Set problem:
Write out the lines exactly, starting with the line that contains "How far from the viewer's" and ending with the last line, including both. Omit the pictures from your answer.

--- Start of Record set ---

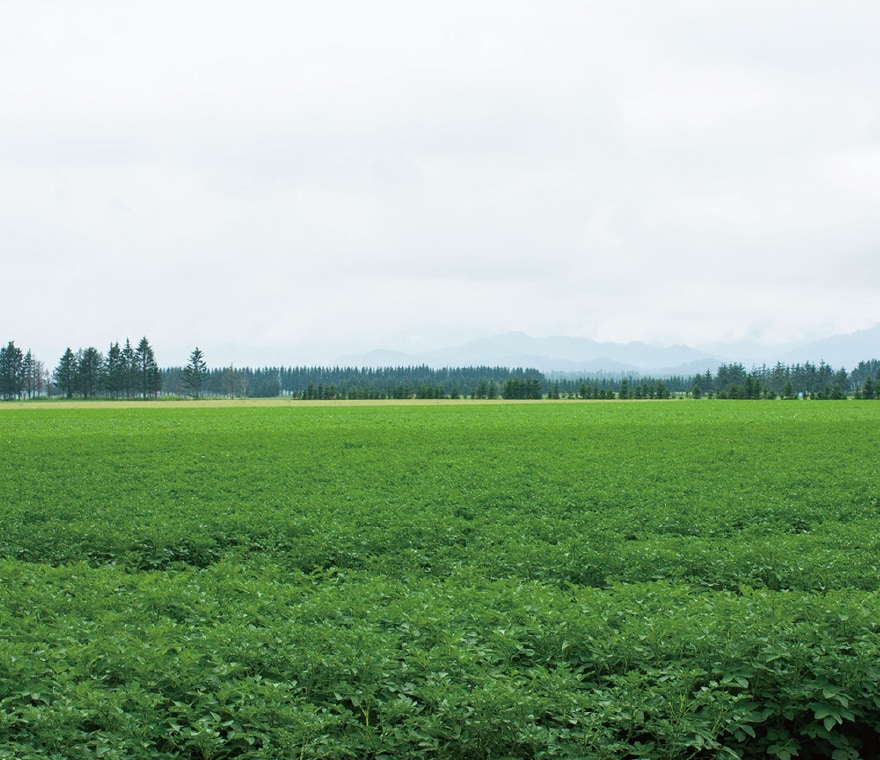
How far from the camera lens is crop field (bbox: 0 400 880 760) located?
6426 millimetres

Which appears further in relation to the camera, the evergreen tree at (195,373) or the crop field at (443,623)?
the evergreen tree at (195,373)

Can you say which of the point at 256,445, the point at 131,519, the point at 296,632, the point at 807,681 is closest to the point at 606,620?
the point at 807,681

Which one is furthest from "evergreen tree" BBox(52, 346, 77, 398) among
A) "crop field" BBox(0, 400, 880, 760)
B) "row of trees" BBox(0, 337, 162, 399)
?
"crop field" BBox(0, 400, 880, 760)

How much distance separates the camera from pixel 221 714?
6855 millimetres

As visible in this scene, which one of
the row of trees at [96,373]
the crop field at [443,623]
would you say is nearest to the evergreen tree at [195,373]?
the row of trees at [96,373]

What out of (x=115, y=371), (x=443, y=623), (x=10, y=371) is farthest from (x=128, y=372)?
(x=443, y=623)

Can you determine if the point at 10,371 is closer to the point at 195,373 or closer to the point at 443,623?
the point at 195,373

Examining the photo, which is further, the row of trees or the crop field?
the row of trees

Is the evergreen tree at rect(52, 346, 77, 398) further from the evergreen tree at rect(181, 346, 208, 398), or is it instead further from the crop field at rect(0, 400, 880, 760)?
the crop field at rect(0, 400, 880, 760)

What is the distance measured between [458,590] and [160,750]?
546 centimetres

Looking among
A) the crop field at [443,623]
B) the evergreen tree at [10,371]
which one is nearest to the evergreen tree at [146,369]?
the evergreen tree at [10,371]

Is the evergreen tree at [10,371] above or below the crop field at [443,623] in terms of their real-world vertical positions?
above

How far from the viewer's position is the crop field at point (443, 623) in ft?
21.1

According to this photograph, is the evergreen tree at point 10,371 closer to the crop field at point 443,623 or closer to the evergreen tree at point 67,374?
the evergreen tree at point 67,374
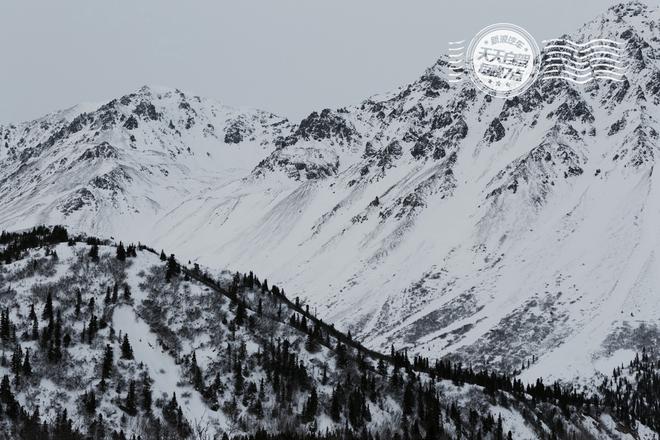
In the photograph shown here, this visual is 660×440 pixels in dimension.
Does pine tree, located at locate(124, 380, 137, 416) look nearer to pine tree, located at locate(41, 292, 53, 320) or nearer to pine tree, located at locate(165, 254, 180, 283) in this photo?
pine tree, located at locate(41, 292, 53, 320)

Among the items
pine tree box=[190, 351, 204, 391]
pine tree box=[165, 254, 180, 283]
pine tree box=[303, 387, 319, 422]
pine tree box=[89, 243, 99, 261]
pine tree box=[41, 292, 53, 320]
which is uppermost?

--- End of Record set ---

Solved problem:
How far from the viewer's position is the crop field at point (443, 623) in ft?
21.1

According to this photograph, is the evergreen tree at point 10,371 closer to the crop field at point 443,623 or closer to the evergreen tree at point 67,374?
the evergreen tree at point 67,374
In the photograph shown here, this visual is 660×440 pixels in dimension.
Does pine tree, located at locate(124, 380, 137, 416) look nearer to pine tree, located at locate(41, 292, 53, 320) or nearer to pine tree, located at locate(165, 254, 180, 283) in this photo?
pine tree, located at locate(41, 292, 53, 320)

Among the items
pine tree box=[190, 351, 204, 391]
pine tree box=[165, 254, 180, 283]
pine tree box=[303, 387, 319, 422]
pine tree box=[89, 243, 99, 261]
pine tree box=[41, 292, 53, 320]
which is uppermost?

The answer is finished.